[GOAL]: Rewrite every record with "white post sign" replaced by "white marker post" and everything else left as it is. Don't include the pictures.

[INFORMATION PROVIDED]:
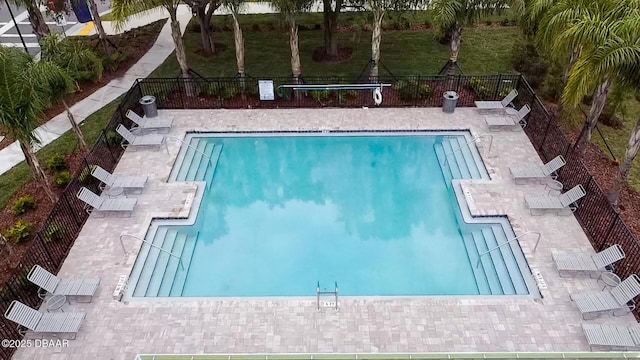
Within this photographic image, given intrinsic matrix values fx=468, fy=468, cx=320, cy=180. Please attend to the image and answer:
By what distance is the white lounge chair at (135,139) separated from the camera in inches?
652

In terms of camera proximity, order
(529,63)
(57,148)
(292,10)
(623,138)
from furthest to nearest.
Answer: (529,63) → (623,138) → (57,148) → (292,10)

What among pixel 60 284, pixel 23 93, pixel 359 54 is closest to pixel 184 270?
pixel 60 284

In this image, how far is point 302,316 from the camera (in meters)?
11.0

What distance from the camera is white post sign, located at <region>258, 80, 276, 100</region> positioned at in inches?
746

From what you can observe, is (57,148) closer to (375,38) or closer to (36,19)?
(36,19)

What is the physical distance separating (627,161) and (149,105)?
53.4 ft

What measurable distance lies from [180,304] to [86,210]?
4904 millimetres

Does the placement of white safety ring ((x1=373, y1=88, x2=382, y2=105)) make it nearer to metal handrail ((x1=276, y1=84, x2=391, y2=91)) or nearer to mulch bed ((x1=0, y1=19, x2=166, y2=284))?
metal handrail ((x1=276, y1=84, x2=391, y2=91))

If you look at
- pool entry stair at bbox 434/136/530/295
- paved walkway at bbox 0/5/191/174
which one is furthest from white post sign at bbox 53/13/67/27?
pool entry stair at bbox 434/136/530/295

[OUTPUT BELOW]:
Within this photographic image, given intrinsic matrix values fx=468, fy=468, cx=320, cy=180. Please attend to the image and answer:
By what distance is the white lounge chair at (135,139) separated from the camera in inches?
652

In terms of camera proximity, order
(529,63)
(57,148)
(292,10)
(623,138)
from furthest to nearest.
Answer: (529,63) → (623,138) → (57,148) → (292,10)

What among pixel 60 284, pixel 23 93, pixel 359 54 is closest to pixel 184 270?
pixel 60 284

In this image, how far is point 302,316 from the camera (in meters)?
11.0

What distance from the camera is white marker post, located at <region>258, 80, 276, 100</region> positioned at in inches?
746

From what you can observe, is (57,148) closer to (375,38) or closer to (36,19)?
(36,19)

What is the physical distance separating (627,161) and (149,105)?
53.4 ft

What measurable distance lies from [180,304] to [86,210]?
4904 millimetres

Does the placement of white safety ring ((x1=373, y1=88, x2=382, y2=105)) make it nearer to metal handrail ((x1=276, y1=84, x2=391, y2=91)) or nearer to mulch bed ((x1=0, y1=19, x2=166, y2=284))?
metal handrail ((x1=276, y1=84, x2=391, y2=91))

If you look at
- pool entry stair at bbox 434/136/530/295
- paved walkway at bbox 0/5/191/174
which one is furthest from white marker post at bbox 53/13/67/27?
pool entry stair at bbox 434/136/530/295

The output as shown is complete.